One of the largest cruise ships in 1985 was the 46,000-ton Carnival Holiday. Ten years ago, the biggest, the Queen Mary 2, was three times as large. Today’s record holders are two 225,000-ton ships whose displacement, a measure of a ship’s weight, is about the same as that of a Nimitz-class aircraft carrier.
Cruise ships keep getting bigger, and more popular. The Cruise Lines International Association said that last year its North American cruise line members carried about 17 million passengers, up from 7 million in 2000. But the expansion in ship size is worrying safety experts, lawmakers and regulators, who are pushing for more accountability, saying the supersize craze is fraught with potential peril for passengers and crew.
“Cruise ships operate in a void from the standpoint of oversight and enforcement,” said James Hall, a safety management consultant and the chairman of the National Transportation Safety Board between 1994 and 2001. “The industry has been very fortunate until now.”
The perils were most visible last year when the Costa Concordia, owned by the Carnival Corp., which is based in Miami, capsized off Italy. The accident killed 32 people and revealed fatal lapses in safety and emergency procedures.
In February, a fire crippled the Carnival Triumph, stranding thousands without power for four days in the Gulf of Mexico until the ship was towed to shore. Another blaze forced Royal Caribbean’s Grandeur of the Seas to a port in the Bahamas in May. Pictures showed the ship’s stern blackened by flames and smoke.
Although most have not resulted in any casualties, the string of accidents and fires has heightened concerns about the ability of megaships to handle emergencies or large-scale evacuations at sea.

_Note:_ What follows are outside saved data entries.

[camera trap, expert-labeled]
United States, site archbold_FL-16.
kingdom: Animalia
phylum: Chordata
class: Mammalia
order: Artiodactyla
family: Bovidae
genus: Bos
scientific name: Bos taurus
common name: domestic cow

Sen. John D. Rockefeller IV, D-W.Va., introduced legislation this summer that would strengthen federal oversight of cruise lines’ safety procedures and consumer protections.
Cruise operators point out that bigger ships have more fire safety equipment, and contend they are safer. After a fire aboard the Carnival Splendor three years ago, Carnival adopted new training procedures and added safety features that it says helped with the rapid detection and suppression of the fire on the Triumph.

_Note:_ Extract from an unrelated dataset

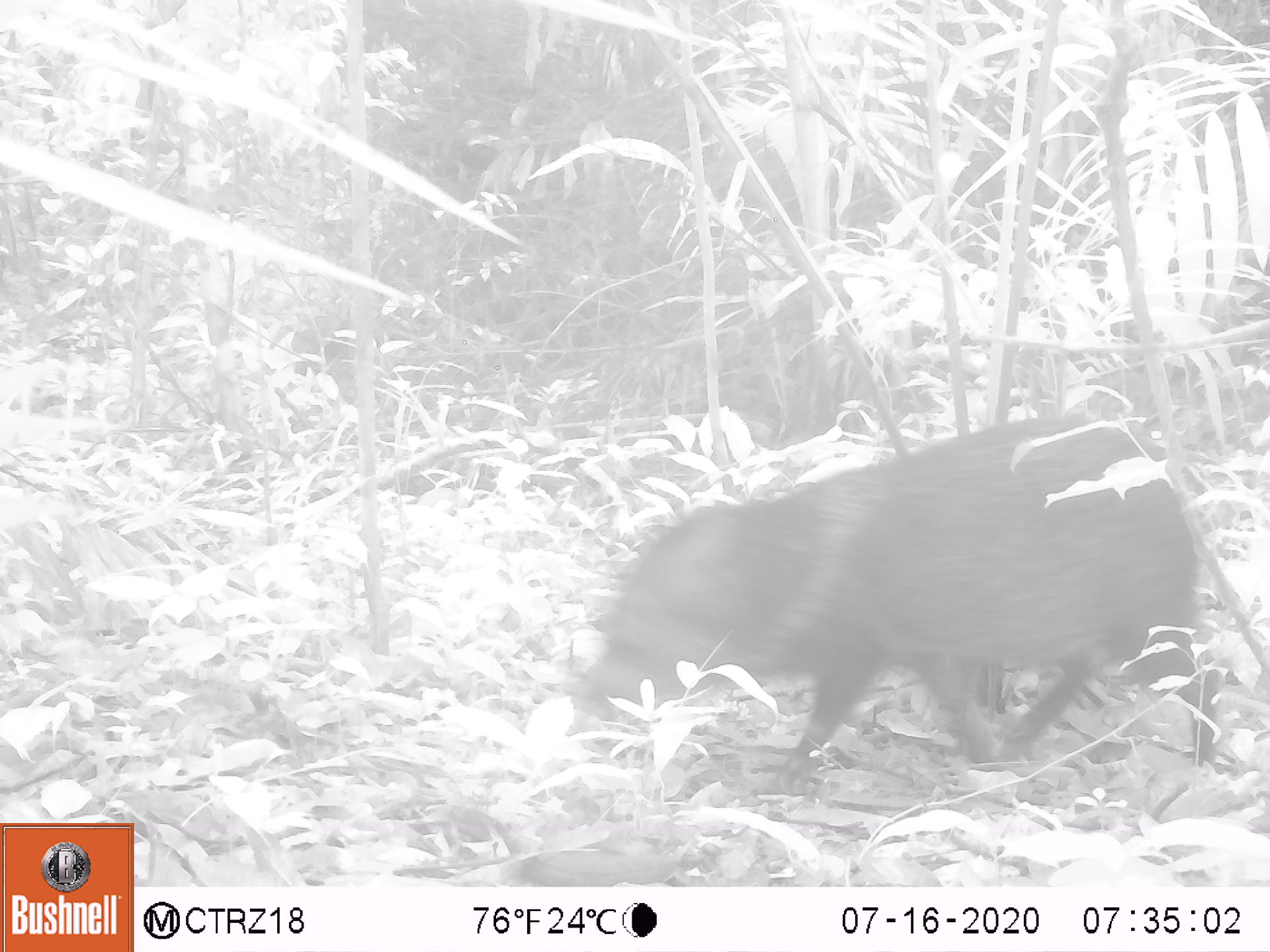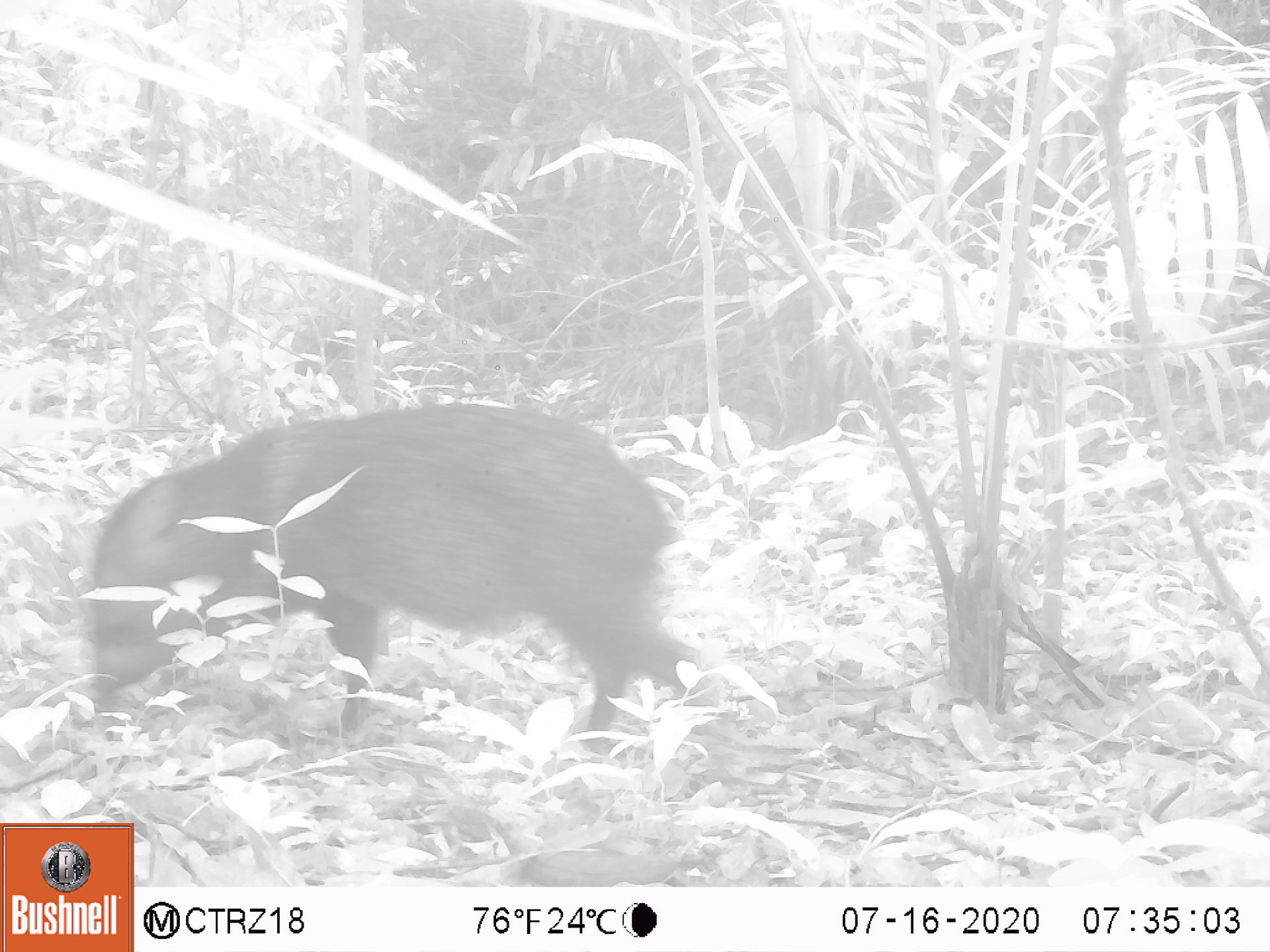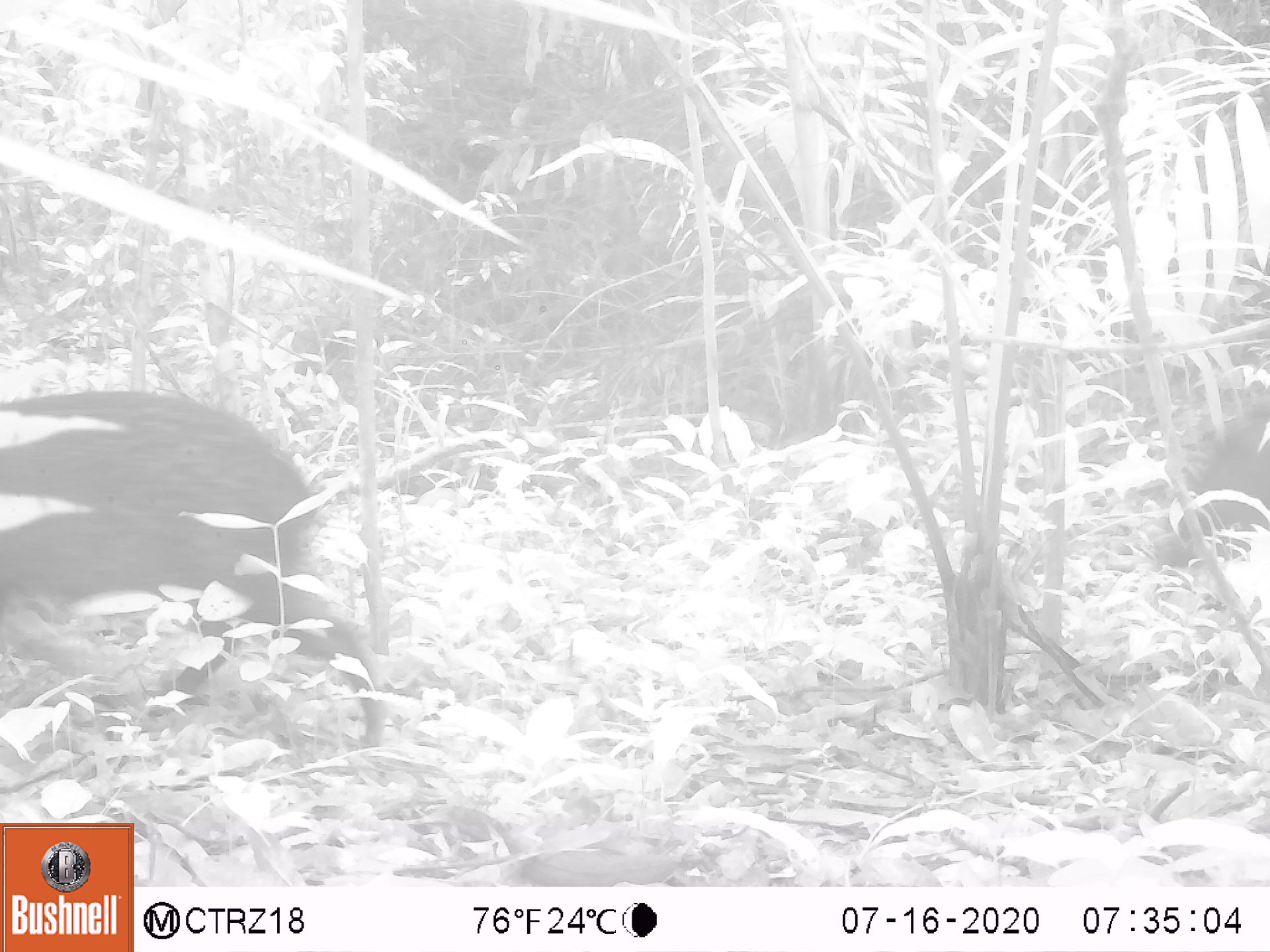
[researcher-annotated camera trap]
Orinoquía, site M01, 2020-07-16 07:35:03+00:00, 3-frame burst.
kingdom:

After the Triumph fire, Carnival also announced it would spend $700 million to improve its safety operations, including $300 million on its fleet of 24 Carnival Cruise Lines ships. The company is the largest cruise operator, owning about half of worldwide cruise ships.
“We have over time improved the safety of our vessels by better training and better technology and learning from incidents that have happened over the years,” said Mark Jackson, Carnival’s vice president for technical operations, who joined the company in January after 24 years with the Coast Guard.

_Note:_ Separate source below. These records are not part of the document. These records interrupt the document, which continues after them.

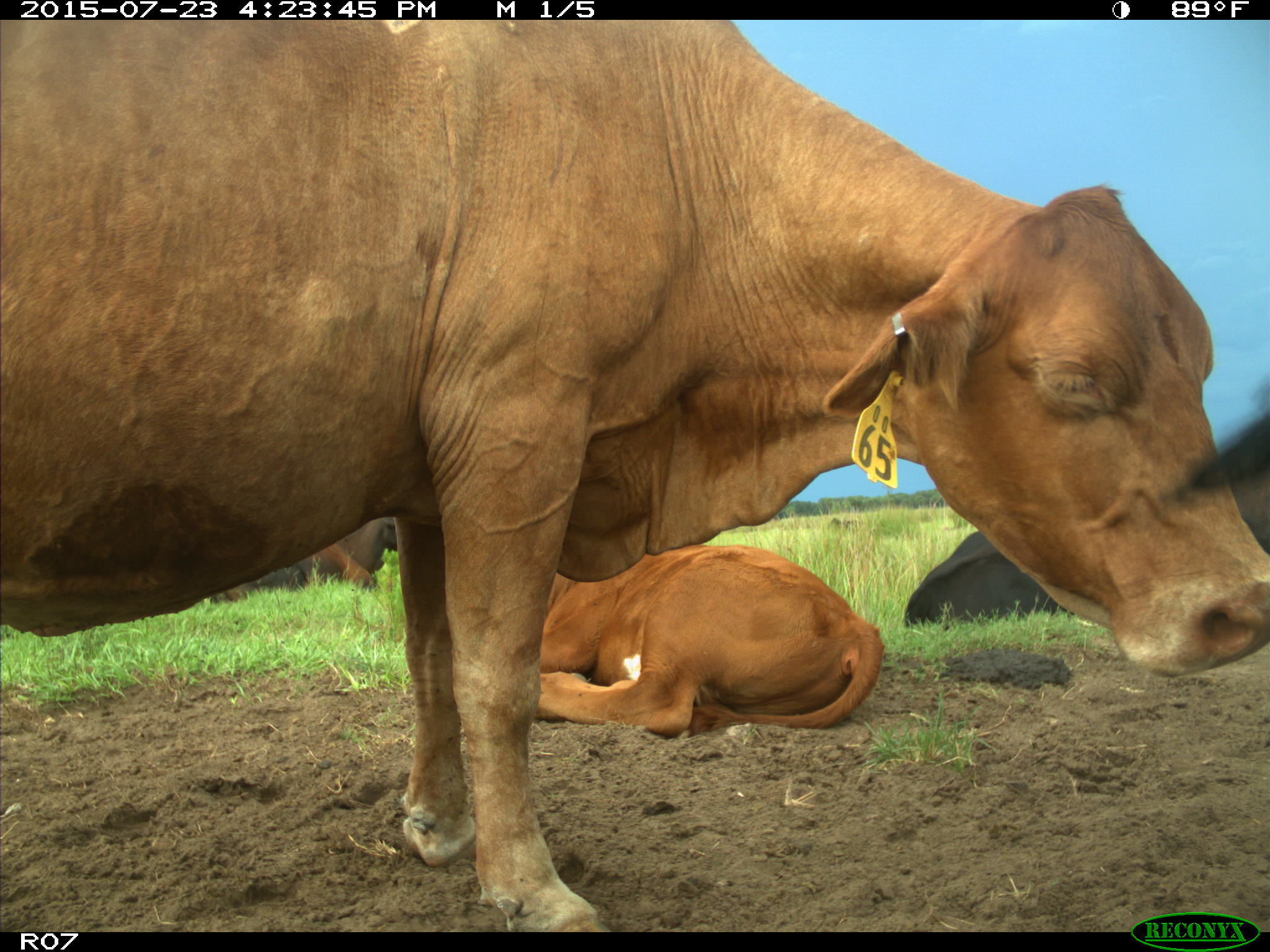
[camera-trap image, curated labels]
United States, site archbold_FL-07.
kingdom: Animalia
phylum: Chordata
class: Mammalia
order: Artiodactyla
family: Bovidae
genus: Bos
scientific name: Bos taurus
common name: domestic cow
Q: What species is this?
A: Bos taurus (domestic cow).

Some experts doubt that ships can grow much larger than the current behemoths, marvels of naval engineering that combine cutting-edge technology and entertainment. Today’s biggest ship, Royal Caribbean’s Allure of the Seas, has 2,706 rooms, 16 decks, 22 restaurants, 20 bars and 10 hot tubs, as well as a shopping mall, a casino, a water park, a half-mile track, a zip line, mini golf and Broadway-style live shows. It can accommodate nearly 6,300 passengers and 2,394 crew members — the equivalent of a small town towering over the clear blue waters of the Caribbean Sea. It measures 1,188 feet long. Its sister ship, the Oasis of the Seas, is 2 inches shorter.
Experts point out that larger ships have larger challenges. For instance, they have fewer options in an emergency, said Michael Bruno, dean of the engineering school at the Stevens Institute of Technology in Hoboken, N.J., and former chairman of the National Research Council’s Marine Board.
“Given the size of today’s ships, any problem immediately becomes a very big problem,” he said. “I sometimes worry about the options that are available.”